I don’t have time…..

There is no denying that we all lead busy lives; working, looking after family, managing the house, meeting friends or family, catching on on the latest box set, keeping up with social media – not to mention the rest! What about improving your health and well-being through exercise? One of the most common barriers to exercise is lack of time. I commonly get asked by friends, family and clients “how on earth do you train for an ultra or a triathlon with everything else going on?” The answer; I plan, prioritise and I enjoy it!

  • I plan my time carefully! I share a google calendar with my husband as we prioritise our professional and personal commitments differently. This enables us to see what appointments we have at the drop of a hat and ensures ‘down time’ together as a family. When I first started back exercising after having my eldest child I set aside ‘me time’ as an appointment in the diary; as I would going to the dentist. I tried to be accurate in my timings; for example 35 minutes for a run (5 minutes to get ready, 20 minutes to run and stretch then 10 minutes to shower and change). I have to be a little more flexible these days due to an increased volume of training and two very demanding kids. On a Sunday evenings I take 10 minutes to plan my training for the coming week. Watch the film The Pursuit of Happiness or, if time is of the essence, this short clip from from TedTalk on time management for inspiration.
  • I set realistic goals! I love having a goal to aim for as it keeps me motivated and less likely to find an excuse not to get out here and do it – yes, we are all the same and only human! Build in time for holidays, injuries, other more pressing matters that crop up unexpectedly so you have flexibility in your training plan.
  • I enjoy it! Anything you do that you don’t enjoy is a chore so if you don’t like running don’t sign for a 10km race as your goal.  There are lots of options for cardio and resistance training whether it be racket sports, exercise classes, individual pursuits or water sports – its about finding something that is right for you and that you will enjoy and be likely to stick at. If you don’t know a good approach is to give everything a try, see if ‘the shoe fits’!
  • I train with friends! Before I joined a running club I ran with a friend who happened to start at the same time as me. We blossomed together, both in our fitness and friendship. Many of us have a well established social circle however you can never have too many friends. I would not have had the pleasure of meeting some of mine if it wasn’t for our shared passion for health and fitness. I look forward to going to my clubs not only for the exercise but for the comradery! As a personal trainer I have also made great friends along the way, helping clients break down their barriers and achieve their fitness goals. Combine fitness with friendships and meet for a brisk walk and catch up instead of the local coffee shop.
  • The bigger picture! Most of us have many roles to fulfill; a mother, a wife, a business owner, a daughter, sister and a friend and time is precious. I want to do all these to the best of my ability and by being happy, healthy, strong and confident I can achieve all these and more. Start by being active most days, whether that involves taking the stairs instead of the lift, walking instead of the car or carrying the shopping bags back to the house. Think of the impact your current lifestyle will have in years to come and if you don’t like what you see ‘take the bull by the horns’ and, with small steps, start to make some changes.  Fit + Fabulous is a very good way to get you started, break down your barriers and maximise your health and fitness!

 

A puppy is not just for Christmas….

“I want to run a 10km in September.”

“We get married in the Autumn and we both want to lose weight.”

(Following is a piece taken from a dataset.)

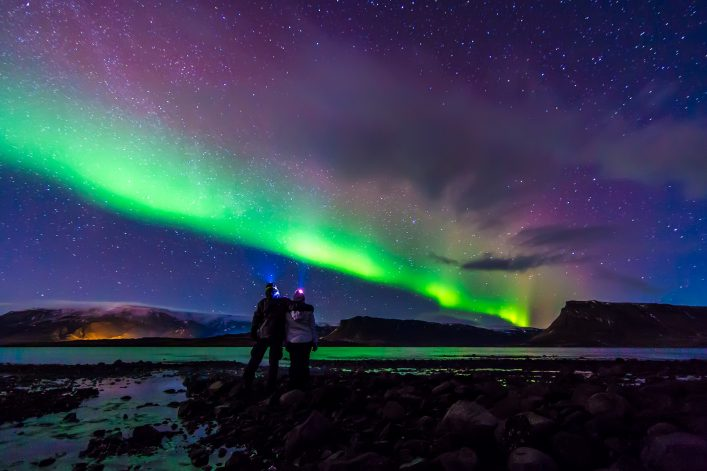 Young Couple hugged under Northern lights Aurora Borealis in Iceland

“Its my 40th birthday in June and I want a six pack.”

Just some examples of client’s goals when they come to Fit + Fabulous for personal training. These are perfectly normal short term goals and achievable for most if they apply hard work and dedication. However, if this is you, ask yourself what happens after my holiday, wedding or birthday party? Do I apply all my effort to achieve that goal and then return to my previous state?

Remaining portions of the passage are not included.